Bu iki özellik aslında birbiriyle ilişkili olarak işleyen bir sürecin yapı taşlarını oluşturur ve Nazi dönemine dair çokça tekrarlanan ve hatalı bir saptamanın da düzeltilmesini gerektirir. Nazi rejiminin inşasına zemin hazırlayan kanunlar değil, yargıçlardır. Yeni kanunlar ancak, bu totaliter rejimin büyük ölçüde inşasının ardından belirli alanlarda yürürlüğe konmuş ve artık işlevsizleşen parlamento tarafından değil, Hitler ya da ona karşı sorumlu kabine tarafından hazırlanmıştır. Öyle ki soykırıma ön gelen önemli bir aşamayı oluşturan 1939 tarihli, zihinsel ve bedensel engellilere yönelik ötenazi eylem planının hukuki dayanağı, Hitler’in imzaladığı basit bir antetli kağıttır sadece.

Nazi rejiminin kuruluş aşamasında yürürlükte olan ve savaş sonuna kadar da yürürlükten kaldırılmayan Weimar Anayasası’nın öngördüğü siyasi rejim, yarı-başkanlıktır. Hitler, başkan Hindenburg’un 1934 yılındaki ölümünün ardından başbakanlık ve başkanlığı bir referandum aracılığıyla şahsında birleştirir ve Führer olarak ülkeyi yönetir.

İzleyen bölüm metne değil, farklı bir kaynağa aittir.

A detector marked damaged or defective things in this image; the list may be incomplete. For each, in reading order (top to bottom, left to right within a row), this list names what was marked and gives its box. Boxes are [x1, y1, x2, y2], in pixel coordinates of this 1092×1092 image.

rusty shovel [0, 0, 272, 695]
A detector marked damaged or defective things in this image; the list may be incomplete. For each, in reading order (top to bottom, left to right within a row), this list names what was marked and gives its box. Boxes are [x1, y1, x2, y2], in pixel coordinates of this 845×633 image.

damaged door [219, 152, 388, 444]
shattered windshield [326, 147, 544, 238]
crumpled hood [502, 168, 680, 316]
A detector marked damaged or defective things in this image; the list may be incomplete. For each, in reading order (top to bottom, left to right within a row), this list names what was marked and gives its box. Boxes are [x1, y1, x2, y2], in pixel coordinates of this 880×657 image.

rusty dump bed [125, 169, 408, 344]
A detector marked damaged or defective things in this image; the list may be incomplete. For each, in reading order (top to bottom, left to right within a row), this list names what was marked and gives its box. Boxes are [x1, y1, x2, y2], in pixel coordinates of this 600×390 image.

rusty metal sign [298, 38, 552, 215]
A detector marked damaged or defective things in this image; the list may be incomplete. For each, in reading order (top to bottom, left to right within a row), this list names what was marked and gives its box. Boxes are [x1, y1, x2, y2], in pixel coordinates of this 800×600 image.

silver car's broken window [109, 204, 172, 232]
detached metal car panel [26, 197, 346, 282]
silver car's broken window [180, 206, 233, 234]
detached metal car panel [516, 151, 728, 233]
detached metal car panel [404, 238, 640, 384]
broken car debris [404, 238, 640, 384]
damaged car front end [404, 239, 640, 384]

Bu noktaya giden yolda kritik aşamalardan ilkinin, 1933 yılında Berlin’deki parlamento binası yangınının Komünist Parti’nin üzerine atılması ve ardından hem milletvekillerine hem de parti üyelerine yönelik kitlesel tutuklama ve saldırılar aracılığıyla partinin siyasi alanın dışına itilmesi olduğunu vurgulamak gerek. Daha sonra aynı yıldırma politikası, merkez solda yer alan Sosyal Demokrat Parti’ye uygulanır ve milletvekillerinin pek çoğunun meclise girmeleri fiilen engellenerek, Hitler’in kabinesine olağanüstü yetkiler tanıyan kanun meclisten geçirilir.

Sonuç, Alman tipi başkanlığın kurumsallaşması ve Führer Devleti’nin kurulmasıdır. Nazilere yakın pek çok hukukçunun o dönemde gururla ifade ettiği gibi Almanya artık “sosyal bir hukuk devleti” değil, “Adolf Hitler’in Alman hukuk devleti”dir. Hukuk devletinin kurumsallık ve öngörülebilirlik idealinin yerini, Hitler’in “irade”sinin belirleyici olduğu kişisel ve keyfi bir düzen alır.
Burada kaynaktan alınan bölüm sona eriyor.